Another chart success this week: Black Sabbath. Only this one was over four decades in the making. Ozzy Osbourne and his bandmates (less Bill Ward) debuted at #1 in both the U.S. and the U.K. The band only came close to this kind of success once before in 1971, but 13 is a record-breaker.

Bryan Ferry

In his 4 decade long career Bryan Ferry formed the hugely influential band Roxy Music, launched a successful solo career and became a style icon. Now, he's gone "jazz." He joins Jim and Greg to talk about his new album The Jazz Age, which features reinterpretations of his songs in a 1920’s  big band style. The album reunites Ferry with his Roxy co-founder Brian Eno, and despite previous creative differences, he says Eno pushed him to places he couldn't have gone on his own. Plus, Mr. Eno has even stated that the Roxy album released after he left is the band's best.

Yeezus Kanye West

Yeezus

For the past decade, Kanye West has been the dominant force in hip-hop - maybe even all of pop, Jim says. And this week he came out with album no. six, Yeezus. West's last solo record, 2010's My Beautiful Dark Twisted Fantasy, featured rich, radio-friendly production.

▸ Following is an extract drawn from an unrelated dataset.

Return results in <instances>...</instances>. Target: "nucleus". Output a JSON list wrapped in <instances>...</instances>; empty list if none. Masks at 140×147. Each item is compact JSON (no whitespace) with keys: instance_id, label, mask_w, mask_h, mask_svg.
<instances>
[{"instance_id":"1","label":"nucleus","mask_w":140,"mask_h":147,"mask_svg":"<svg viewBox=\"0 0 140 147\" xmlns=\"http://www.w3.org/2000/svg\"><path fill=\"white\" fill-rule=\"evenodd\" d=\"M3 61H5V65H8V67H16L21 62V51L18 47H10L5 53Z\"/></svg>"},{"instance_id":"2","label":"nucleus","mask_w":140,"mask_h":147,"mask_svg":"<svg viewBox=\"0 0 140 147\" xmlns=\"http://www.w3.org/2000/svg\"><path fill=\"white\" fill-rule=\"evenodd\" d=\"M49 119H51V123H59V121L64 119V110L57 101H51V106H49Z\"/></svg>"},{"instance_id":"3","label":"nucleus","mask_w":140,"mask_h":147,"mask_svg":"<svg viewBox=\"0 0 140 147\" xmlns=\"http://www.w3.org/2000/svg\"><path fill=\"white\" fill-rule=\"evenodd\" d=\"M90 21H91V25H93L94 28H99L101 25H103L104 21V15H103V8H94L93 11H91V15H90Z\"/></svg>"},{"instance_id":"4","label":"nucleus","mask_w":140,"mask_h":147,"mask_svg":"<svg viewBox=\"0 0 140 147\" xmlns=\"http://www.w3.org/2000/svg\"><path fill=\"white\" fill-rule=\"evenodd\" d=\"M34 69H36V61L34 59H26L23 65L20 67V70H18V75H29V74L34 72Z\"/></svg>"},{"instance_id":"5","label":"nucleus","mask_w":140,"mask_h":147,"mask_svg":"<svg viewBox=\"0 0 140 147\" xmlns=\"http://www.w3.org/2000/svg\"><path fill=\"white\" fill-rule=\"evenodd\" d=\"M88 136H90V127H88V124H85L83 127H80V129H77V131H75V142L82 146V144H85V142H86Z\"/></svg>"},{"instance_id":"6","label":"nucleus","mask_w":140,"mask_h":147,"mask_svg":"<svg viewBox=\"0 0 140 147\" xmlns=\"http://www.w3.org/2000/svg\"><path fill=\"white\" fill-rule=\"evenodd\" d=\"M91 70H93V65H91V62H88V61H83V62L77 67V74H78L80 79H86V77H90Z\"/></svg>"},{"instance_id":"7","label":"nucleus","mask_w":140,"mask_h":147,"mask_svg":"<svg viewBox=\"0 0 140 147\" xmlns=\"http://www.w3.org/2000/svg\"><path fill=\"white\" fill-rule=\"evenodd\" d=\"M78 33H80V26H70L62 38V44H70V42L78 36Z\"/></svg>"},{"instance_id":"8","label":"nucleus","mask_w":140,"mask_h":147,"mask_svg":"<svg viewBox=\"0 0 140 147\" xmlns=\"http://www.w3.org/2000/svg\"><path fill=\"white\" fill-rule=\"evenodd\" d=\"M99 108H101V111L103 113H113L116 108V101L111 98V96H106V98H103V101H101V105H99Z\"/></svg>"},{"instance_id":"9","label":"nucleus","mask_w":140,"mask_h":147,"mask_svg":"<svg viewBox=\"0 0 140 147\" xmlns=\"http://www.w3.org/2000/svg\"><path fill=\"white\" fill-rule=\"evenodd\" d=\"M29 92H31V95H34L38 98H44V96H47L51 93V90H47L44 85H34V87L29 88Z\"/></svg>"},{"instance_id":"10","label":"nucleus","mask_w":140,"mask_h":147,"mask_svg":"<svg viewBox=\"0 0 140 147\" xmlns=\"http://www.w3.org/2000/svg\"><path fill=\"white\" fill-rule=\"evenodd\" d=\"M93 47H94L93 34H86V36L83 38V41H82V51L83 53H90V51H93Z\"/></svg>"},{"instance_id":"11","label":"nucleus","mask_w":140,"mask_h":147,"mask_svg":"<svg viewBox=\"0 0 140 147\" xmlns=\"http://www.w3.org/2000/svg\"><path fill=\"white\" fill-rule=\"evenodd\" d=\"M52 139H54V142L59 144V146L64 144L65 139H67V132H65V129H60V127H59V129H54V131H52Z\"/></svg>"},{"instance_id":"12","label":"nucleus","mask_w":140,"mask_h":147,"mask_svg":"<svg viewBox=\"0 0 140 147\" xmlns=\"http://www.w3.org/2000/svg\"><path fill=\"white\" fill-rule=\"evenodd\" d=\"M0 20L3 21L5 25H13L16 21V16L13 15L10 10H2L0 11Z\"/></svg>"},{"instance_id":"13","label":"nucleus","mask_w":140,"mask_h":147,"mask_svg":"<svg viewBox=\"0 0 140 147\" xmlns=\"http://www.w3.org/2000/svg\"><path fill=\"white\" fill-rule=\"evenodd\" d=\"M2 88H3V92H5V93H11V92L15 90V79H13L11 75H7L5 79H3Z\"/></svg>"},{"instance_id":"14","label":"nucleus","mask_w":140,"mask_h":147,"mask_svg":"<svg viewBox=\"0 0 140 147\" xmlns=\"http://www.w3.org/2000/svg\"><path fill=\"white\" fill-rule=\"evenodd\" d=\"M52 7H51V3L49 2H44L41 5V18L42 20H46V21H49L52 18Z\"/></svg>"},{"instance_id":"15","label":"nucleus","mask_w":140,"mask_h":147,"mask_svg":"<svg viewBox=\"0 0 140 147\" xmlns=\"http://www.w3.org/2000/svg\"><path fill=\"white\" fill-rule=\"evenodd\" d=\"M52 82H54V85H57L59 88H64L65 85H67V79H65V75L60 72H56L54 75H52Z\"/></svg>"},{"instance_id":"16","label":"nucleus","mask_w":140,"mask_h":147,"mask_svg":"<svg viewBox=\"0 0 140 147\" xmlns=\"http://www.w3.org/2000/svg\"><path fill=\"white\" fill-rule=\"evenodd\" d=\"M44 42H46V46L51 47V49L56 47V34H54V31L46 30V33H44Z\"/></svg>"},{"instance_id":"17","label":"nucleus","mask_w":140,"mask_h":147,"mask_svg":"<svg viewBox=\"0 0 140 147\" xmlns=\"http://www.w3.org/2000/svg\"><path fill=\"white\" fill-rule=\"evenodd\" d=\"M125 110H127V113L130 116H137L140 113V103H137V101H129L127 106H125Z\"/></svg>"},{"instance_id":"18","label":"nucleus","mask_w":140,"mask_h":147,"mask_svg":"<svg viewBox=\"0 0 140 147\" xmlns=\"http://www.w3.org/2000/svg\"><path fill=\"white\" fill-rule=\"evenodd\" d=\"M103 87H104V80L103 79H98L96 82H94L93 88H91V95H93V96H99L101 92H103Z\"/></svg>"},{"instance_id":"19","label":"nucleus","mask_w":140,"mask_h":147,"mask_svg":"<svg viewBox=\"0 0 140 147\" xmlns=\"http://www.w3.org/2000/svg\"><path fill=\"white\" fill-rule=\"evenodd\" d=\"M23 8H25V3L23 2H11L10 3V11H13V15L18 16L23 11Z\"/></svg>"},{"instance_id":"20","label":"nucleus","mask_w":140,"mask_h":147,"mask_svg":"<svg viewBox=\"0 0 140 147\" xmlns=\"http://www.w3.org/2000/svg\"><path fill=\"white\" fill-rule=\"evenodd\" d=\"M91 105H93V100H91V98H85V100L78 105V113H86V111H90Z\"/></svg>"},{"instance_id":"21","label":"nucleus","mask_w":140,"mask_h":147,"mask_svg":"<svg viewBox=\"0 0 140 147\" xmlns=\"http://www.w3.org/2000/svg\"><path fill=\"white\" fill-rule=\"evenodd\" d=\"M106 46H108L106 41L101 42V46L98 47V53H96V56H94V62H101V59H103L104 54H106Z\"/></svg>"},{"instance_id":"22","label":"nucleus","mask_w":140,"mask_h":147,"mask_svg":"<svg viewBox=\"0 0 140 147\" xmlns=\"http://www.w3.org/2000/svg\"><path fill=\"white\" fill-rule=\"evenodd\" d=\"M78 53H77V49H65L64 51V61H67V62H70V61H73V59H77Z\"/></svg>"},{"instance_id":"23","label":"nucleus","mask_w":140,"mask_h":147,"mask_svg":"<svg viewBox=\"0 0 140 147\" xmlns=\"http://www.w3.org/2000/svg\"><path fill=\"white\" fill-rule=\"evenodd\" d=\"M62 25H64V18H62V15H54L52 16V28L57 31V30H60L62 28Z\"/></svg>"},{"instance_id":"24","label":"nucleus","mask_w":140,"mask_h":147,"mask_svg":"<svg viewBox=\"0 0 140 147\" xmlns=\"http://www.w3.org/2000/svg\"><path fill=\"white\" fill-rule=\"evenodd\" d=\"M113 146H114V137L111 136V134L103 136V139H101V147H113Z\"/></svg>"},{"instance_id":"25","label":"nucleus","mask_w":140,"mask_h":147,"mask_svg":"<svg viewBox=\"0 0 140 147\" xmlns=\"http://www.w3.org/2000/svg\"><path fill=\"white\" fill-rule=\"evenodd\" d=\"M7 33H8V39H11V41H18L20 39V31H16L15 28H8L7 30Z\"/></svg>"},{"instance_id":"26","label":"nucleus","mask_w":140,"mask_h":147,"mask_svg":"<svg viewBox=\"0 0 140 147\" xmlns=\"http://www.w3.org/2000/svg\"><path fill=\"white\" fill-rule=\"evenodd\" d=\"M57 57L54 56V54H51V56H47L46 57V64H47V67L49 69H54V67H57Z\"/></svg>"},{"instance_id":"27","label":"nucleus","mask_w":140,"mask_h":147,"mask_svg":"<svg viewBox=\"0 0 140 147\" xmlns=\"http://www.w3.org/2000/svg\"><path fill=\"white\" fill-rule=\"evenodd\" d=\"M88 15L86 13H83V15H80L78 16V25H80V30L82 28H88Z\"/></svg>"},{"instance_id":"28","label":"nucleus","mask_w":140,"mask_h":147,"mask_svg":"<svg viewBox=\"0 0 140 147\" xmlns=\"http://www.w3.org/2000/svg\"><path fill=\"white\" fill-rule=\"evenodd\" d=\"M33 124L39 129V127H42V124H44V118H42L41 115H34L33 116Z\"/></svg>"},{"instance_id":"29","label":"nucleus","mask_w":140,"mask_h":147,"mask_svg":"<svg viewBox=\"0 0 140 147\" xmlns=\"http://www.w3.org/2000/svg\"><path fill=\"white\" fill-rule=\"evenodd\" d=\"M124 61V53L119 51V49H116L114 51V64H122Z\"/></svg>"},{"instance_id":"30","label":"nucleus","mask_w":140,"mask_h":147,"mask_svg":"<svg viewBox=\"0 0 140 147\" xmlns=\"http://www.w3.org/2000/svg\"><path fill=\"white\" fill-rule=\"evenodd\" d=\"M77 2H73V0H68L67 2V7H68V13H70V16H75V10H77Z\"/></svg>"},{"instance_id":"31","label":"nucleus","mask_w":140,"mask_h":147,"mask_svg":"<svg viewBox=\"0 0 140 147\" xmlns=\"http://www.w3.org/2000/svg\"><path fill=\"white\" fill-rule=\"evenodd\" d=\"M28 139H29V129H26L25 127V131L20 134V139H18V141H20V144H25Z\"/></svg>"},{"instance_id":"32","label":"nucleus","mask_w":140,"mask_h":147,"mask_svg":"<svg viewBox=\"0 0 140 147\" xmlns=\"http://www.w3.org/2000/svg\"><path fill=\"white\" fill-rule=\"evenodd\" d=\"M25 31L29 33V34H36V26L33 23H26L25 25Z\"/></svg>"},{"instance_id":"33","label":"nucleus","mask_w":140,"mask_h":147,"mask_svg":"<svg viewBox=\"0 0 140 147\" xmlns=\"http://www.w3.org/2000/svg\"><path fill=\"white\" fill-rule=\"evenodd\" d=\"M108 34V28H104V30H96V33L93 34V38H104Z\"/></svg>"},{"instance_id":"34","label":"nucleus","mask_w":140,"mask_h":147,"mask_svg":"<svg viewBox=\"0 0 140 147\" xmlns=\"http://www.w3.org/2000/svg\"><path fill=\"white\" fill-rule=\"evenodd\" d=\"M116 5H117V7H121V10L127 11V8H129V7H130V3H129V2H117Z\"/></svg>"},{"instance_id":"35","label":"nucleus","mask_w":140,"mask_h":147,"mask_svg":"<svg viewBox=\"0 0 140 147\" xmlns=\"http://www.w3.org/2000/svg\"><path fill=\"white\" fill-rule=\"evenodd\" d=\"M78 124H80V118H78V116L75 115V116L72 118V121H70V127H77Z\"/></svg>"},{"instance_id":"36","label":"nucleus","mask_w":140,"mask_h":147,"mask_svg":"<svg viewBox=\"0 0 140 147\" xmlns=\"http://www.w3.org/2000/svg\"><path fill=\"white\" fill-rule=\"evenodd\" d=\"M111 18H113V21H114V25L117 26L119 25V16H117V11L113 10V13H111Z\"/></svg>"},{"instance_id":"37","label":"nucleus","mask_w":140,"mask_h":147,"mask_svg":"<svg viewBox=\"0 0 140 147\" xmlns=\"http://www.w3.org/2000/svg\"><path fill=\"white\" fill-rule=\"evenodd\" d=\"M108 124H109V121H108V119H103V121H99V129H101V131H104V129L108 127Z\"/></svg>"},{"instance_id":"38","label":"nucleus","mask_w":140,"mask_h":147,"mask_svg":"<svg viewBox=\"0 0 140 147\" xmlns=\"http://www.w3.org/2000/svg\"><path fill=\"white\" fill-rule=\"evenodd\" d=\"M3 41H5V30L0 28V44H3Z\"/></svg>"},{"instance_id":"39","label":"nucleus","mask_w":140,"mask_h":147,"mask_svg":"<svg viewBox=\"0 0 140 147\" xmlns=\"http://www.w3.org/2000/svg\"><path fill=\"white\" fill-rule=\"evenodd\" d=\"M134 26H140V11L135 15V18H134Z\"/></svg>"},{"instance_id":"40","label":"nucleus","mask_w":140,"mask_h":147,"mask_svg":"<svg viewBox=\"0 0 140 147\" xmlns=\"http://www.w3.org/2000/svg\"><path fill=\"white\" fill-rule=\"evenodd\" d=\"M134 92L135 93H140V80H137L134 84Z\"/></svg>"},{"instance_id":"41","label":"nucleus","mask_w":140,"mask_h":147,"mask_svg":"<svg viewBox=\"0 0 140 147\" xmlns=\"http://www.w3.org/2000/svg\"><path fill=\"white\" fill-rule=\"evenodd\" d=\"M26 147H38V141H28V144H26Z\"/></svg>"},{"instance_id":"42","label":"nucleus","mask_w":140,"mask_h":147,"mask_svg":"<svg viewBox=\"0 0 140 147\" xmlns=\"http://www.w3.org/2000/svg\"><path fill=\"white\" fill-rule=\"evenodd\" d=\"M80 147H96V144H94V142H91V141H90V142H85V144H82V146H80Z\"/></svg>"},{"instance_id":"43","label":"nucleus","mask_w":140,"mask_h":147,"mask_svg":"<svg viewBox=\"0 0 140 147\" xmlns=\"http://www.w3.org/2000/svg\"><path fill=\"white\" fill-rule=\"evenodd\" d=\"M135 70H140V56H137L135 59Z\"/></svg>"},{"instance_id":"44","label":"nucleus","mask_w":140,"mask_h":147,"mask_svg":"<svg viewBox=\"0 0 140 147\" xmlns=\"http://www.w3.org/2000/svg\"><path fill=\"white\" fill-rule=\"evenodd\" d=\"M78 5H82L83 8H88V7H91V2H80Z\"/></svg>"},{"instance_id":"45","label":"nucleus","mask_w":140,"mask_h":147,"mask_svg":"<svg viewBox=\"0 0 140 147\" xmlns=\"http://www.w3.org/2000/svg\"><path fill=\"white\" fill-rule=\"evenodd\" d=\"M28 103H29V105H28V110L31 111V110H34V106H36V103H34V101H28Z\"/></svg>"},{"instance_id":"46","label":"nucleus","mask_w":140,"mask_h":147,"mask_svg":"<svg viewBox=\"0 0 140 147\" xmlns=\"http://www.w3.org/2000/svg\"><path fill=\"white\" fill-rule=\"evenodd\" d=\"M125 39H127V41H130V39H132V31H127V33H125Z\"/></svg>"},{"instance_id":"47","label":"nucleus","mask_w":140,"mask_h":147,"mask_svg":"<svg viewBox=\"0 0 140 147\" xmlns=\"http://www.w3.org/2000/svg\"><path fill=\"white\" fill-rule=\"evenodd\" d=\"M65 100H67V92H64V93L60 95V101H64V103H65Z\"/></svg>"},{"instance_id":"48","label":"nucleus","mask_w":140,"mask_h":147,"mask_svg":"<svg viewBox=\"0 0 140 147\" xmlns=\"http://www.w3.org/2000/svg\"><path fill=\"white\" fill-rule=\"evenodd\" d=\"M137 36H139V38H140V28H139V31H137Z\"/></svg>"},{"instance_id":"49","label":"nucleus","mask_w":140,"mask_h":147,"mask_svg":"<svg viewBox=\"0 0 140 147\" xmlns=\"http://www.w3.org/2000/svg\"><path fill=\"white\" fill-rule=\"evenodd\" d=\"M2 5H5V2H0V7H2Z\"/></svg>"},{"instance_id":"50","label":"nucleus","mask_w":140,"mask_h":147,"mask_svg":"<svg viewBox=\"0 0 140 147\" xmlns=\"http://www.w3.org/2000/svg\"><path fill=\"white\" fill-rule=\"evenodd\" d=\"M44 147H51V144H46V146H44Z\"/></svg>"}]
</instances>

On Yeezus, West has scaled back the lushness, if not the egomania. Greg says he hears everything from Chicago  drill music to industrial influences on this "brutally minimalist" record. Forget the radio audience - Yeezus is about Kanye and his anger. Thematically, that means lots of songs about freedom and control, Greg says, and West's perception that, for all his sucgicess, he is still being denied a place at the "big boy table" where his fellow business and media moguls sit. Potent stuff, but West's downfall, both Jim and Greg agree, is the sloppily racist and misogynistic lyrics he relies. On the basis of the music alone, Jim says, Yeezus is a Buy it, but the lyrics are trash. Yeezus gets a double Try It.

Greg

Kanye's mixed success on Yeezus gets Greg thinking about West's creative predecessors, and an artist who did anger-filled "industrial rap" even better. Saul Williams' 2004 self-titled album merged aggressive, minimalist, production with anger-filled rap in a way that got industrial music heavyweights like NIN's Trent Reznor to pay attention. (Reznor later produced an album for Williams.) Greg plays "List of Demands" for his Desert Island Jukebox as an example of what Yeezus could have been.